For many children, school meals are the only reliable window of high-quality nutrition in a day otherwise dominated by a broken food system.

Through the EU-funded initiative SchoolFood4Change (SF4C), cities and schools have gone far beyond updating their menus; they have dismantled the old model entirely. While thousands have begun transforming how food is sourced, prepared and valued, more than 850 schools have taken the leap even further by fully implementing the Whole School Food Approach (WSFA). The results, published by Rikolto in a new report this week, offer a blueprint for an EU-wide roll-out of the model.
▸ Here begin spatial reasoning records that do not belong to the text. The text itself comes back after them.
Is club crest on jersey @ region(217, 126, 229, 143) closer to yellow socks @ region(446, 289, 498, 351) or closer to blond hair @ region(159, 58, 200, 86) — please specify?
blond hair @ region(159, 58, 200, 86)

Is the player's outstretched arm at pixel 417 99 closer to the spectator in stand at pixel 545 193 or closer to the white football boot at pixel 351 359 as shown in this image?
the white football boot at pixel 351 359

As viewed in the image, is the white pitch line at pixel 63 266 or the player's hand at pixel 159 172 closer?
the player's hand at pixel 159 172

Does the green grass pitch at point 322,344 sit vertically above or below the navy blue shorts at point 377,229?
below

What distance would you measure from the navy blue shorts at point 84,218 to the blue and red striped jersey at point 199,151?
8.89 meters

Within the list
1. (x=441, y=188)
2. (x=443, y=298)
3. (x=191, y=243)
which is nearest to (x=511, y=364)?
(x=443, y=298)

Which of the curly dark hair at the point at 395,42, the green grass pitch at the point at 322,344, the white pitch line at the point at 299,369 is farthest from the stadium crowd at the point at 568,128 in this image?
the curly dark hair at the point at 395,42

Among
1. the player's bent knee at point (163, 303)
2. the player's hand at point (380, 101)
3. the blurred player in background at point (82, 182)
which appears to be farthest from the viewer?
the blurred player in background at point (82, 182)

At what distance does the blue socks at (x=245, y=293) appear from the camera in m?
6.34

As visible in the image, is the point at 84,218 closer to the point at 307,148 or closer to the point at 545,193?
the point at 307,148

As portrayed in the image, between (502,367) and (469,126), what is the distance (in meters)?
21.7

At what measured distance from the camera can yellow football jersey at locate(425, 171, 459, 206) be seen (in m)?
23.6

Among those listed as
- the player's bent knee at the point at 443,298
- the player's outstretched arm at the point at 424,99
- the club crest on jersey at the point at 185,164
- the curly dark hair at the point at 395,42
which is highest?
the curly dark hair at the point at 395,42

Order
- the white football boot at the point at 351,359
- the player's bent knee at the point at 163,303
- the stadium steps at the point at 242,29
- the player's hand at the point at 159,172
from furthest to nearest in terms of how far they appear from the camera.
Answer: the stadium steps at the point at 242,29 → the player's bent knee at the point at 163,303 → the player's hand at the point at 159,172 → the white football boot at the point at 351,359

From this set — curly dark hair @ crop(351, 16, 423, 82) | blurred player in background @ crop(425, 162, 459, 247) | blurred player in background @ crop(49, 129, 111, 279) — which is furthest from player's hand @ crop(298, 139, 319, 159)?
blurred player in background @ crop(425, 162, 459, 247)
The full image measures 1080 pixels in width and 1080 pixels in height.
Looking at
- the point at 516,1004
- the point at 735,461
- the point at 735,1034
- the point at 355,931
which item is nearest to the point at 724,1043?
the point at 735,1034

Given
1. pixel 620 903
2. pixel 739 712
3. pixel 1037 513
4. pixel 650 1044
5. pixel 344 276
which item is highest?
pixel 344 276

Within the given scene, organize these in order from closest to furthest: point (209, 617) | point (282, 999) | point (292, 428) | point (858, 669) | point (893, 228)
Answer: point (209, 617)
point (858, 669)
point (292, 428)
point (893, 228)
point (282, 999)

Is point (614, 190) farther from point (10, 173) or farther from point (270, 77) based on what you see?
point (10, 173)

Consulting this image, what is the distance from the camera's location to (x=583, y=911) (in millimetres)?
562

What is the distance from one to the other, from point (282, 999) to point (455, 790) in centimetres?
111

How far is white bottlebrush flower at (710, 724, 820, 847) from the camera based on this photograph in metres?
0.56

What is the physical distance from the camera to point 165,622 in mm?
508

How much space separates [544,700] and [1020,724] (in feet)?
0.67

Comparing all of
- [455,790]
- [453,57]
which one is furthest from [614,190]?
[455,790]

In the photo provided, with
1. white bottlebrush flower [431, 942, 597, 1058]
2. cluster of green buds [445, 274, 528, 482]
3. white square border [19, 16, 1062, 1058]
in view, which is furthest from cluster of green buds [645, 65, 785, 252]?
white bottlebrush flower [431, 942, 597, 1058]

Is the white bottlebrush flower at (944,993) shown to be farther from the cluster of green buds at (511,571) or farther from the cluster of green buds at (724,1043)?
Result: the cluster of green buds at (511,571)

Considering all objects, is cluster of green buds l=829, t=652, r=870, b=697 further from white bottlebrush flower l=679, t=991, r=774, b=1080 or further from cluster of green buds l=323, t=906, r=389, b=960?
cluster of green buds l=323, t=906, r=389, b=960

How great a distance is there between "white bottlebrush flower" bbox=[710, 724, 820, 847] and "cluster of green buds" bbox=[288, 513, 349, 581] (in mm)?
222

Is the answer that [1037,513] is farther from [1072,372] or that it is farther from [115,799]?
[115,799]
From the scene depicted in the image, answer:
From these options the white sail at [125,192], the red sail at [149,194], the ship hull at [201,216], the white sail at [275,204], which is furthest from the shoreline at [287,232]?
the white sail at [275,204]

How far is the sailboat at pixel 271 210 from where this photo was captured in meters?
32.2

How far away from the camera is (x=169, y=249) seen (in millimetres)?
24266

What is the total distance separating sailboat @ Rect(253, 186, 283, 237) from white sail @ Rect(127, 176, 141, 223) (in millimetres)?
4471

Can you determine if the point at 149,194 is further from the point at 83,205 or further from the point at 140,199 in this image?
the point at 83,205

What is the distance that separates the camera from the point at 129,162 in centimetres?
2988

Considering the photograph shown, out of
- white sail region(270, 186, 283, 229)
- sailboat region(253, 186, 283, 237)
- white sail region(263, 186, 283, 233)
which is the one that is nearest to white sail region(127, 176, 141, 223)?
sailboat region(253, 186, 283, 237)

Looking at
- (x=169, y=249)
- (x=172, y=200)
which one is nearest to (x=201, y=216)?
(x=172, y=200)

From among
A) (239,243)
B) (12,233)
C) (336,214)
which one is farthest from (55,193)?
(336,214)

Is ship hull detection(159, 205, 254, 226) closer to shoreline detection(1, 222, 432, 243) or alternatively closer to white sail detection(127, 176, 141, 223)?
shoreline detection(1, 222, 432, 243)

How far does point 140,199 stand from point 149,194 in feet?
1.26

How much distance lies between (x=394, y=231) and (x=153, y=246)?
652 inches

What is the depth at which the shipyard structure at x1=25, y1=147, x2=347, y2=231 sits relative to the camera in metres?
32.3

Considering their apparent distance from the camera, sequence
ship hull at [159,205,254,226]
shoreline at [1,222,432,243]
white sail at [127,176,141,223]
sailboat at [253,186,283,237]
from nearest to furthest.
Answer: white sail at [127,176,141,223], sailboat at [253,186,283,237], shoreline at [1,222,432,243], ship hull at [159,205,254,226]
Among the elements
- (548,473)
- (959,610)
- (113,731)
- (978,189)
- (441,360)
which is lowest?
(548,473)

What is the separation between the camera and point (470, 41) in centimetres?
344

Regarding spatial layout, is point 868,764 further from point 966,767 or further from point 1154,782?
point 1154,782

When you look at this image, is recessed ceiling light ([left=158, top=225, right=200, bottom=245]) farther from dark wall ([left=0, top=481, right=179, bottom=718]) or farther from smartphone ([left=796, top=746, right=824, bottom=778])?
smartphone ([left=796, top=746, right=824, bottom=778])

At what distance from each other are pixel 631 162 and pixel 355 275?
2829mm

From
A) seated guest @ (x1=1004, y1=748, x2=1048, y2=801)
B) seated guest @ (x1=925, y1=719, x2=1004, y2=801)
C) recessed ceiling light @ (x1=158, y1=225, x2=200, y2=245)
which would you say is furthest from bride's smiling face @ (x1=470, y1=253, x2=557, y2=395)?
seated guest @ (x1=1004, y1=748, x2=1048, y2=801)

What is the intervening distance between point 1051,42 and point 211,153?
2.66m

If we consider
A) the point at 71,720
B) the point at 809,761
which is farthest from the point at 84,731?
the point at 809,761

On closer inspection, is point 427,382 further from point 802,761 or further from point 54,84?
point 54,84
“Evidence proves the framework works, yet we are currently hitting a bureaucratic ceiling,” explains Amalia Ochoa, head of sustainable food systems at ICLEI Europe and coordinator of SF4C. “Healthy school meals combined with food education represent the most accessible pathway to food system transformation, directly benefiting the 93 million children and young people across Europe. By aligning existing initiatives under a coherent framework, the EU can deliver on its promises to public health and both economic and environmental sustainability in one integrated approach.”

Breaking the silos

The WSFA works because it shifts the focus from the individual plate to the entire ecosystem. It recognizes that school meals are not an isolated education cost, but a powerful crossroads where public health, regional economics and environmental policy meet.